* EXERCISE INSTRUCTIONS
1. Summarize the article on the IMO 2020 shipping fuel rules in two sentences.
2. In the article on the IMO 2020 shipping fuel rules, by how much did Bank of America Merrill Lynch analysts say demand for diesel may increase?
3. Reproduce the part of the article on the IMO 2020 shipping fuel rules that opens with the words containing "The IMO doesn’t" and closes with "their global adoption.".

* EXCERPTED PASSAGE
_ _ _

The Trump administration is seeking to slow the implementation in 2020 of tighter fuel restrictions on the global shipping industry. The rules, which would slash by more than 80 percent the sulfur allowed in fuel burned by the biggest cargo ships, are expected to increase the cost to move everything from soybeans to Apple iPhones across the oceans, with some of that cost potentially passed on to consumers. Shares of refiners slumped the most in over two years.

The move risks alienating an industry that supported Trump, and which stands to gain from the increase in demand for cleaner-burning diesel fuel. U.S. refineries are more sophisticated than many competitors in other parts of the world, and American companies have invested billions in upgrading their facilities to produce fuel that meets the new rules. It would be the second setback for refiners this month, after Trump decided to allow gas stations to sell fuel with 15 percent ethanol all year.

“The U.S. refining industry has been preparing for IMO 2020 for over a decade and has made substantial investments to ensure that we can timely supply U.S. and global marine customers with compliant fuel, Chet Thompson, president of the American Fuel and Petrochemical Manufacturers trade group, wrote in an email. “Altering the implementation schedule this late in the game –- to the extent that this is even legally possible –- is a bad idea and could undermine U.S. investments.”

Analysts have said the rules, commonly referred to as IMO 2020, would increase demand for diesel fuel, sending prices higher. Bank of America Merrill Lynch analysts said in early October that demand for diesel may increase by as much as 1.4 million barrels a day. Shipping industry trade groups have pressed for a phased-in start to the new rules.

‘Experience-Building’

The International Maritime Organization’s Marine Environment Protection Committee is scheduled to hold meetings next week in London. The panel is expected to adopt a ban for ships to carry high-sulfur fuel, a move that may make the IMO’s wider sulfur curbs more effective.

The U.S. will attend the meeting to work on the “experience-building phase” proposed by a number of countries and industry groups and led by the Marshall Islands, according to Lisa Novak, a spokesperson for the U.S. Coast Guard. Such a move would “best facilitate the implementation of the 2020 sulphur cap,” she said in a statement.

“This is a fairly typical story of Washington coming to the party six months late,” said James Lucier, managing director of Capital Alpha Partners. “Financial markets analysts have been focused on this issue since early spring. The administration does not have a lot of good options at this point. Jawboning may be the best that they can do.”

The IMO doesn’t comment on the positions of individual member states, a spokesperson said by email. All member states can participate in the IMO meetings and bring their views to the table for discussion.

Potential Effect

It’s unclear how much the Trump administration would be able to slow or change the implementation of the rules, given their global adoption.

“The European Union is pushing to get greenhouse gas rules for bunker fuels,” Kevin Book, managing director of Washington-based consultancy ClearView Energy Partners. “That means they are unlikely to support a policy of loosening sulfur standards, backtracking on a conventional pollutant as they are moving to pare down greenhouse gases.”

The BI North American Refining & Marketing index slid 6.5 percent Friday, the most since Jan. 13, 2016. Valero Energy Corp. fell 10 percent, with PBF Energy Inc. down 9.9 percent.

“I think the stock movement is likely overdone just because the real options for Trump to make any significant change are probably more limited than people think,” said Lucier.

_ _ _

* INPUT DATA

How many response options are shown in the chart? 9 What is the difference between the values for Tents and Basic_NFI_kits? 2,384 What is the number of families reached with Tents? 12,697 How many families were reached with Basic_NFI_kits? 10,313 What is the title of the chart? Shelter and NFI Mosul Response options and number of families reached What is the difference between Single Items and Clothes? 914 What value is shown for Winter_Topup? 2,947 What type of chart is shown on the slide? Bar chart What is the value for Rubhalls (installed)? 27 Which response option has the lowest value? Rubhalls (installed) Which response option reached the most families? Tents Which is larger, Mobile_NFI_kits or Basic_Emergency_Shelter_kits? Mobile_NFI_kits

_ _ _

* SOLUTIONS TO EACH TASK
1. The Trump administration is seeking to slow the 2020 implementation of rules that would cut the sulfur allowed in fuel burned by the biggest cargo ships by more than 80 percent. The move risks alienating U.S. refiners, who have invested billions to produce fuel that meets the new rules, and refiner shares slumped the most in over two years.

2. By as much as 1.4 million barrels a day.

3.
The IMO doesn’t comment on the positions of individual member states, a spokesperson said by email. All member states can participate in the IMO meetings and bring their views to the table for discussion.

Potential Effect

It’s unclear how much the Trump administration would be able to slow or change the implementation of the rules, given their global adoption.